▶

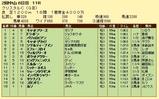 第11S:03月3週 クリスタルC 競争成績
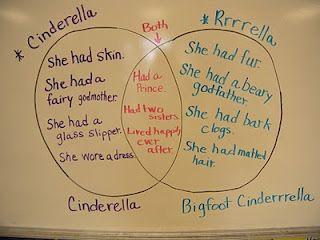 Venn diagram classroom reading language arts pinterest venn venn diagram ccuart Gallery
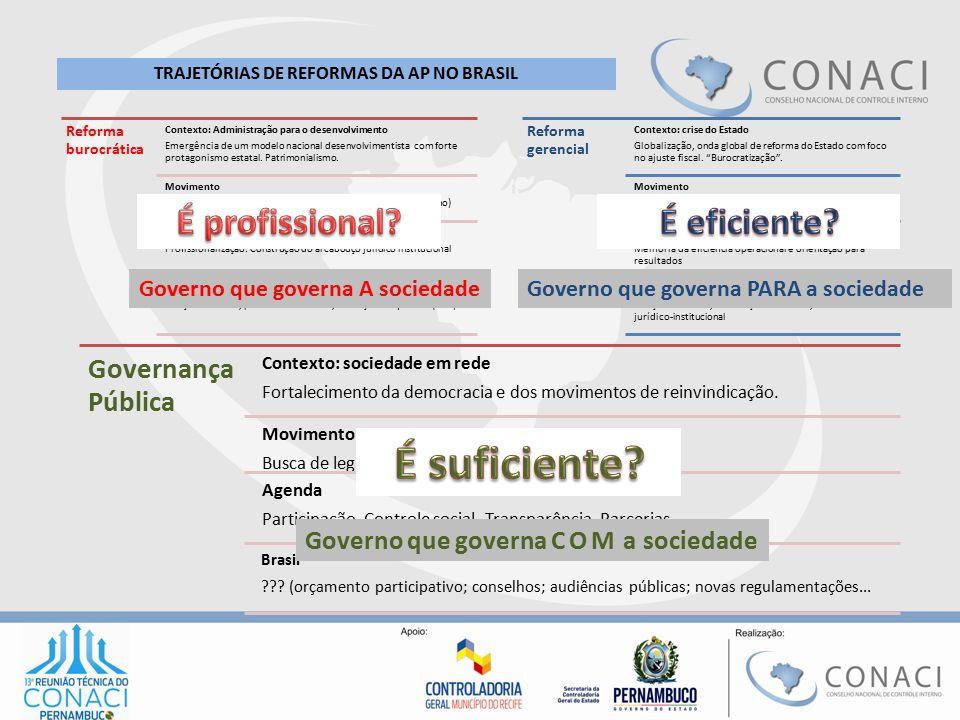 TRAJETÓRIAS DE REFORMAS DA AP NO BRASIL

◀
▶

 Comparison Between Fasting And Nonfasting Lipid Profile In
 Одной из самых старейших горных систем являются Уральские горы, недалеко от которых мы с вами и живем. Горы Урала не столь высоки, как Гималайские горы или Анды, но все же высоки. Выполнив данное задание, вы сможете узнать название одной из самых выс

◀
▶

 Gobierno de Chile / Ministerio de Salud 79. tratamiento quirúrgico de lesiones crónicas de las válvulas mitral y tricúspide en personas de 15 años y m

◀

When you reach the line holding "Venn diagram classroom" in the listing above, begin retyping exactly, and stop once the line holding "TRAJETÓRIAS DE REFORMAS DA AP NO BRASIL" is done; pictures stay out.

### Task output
 Venn diagram classroom reading language arts pinterest venn venn diagram ccuart Gallery
 TRAJETÓRIAS DE REFORMAS DA AP NO BRASIL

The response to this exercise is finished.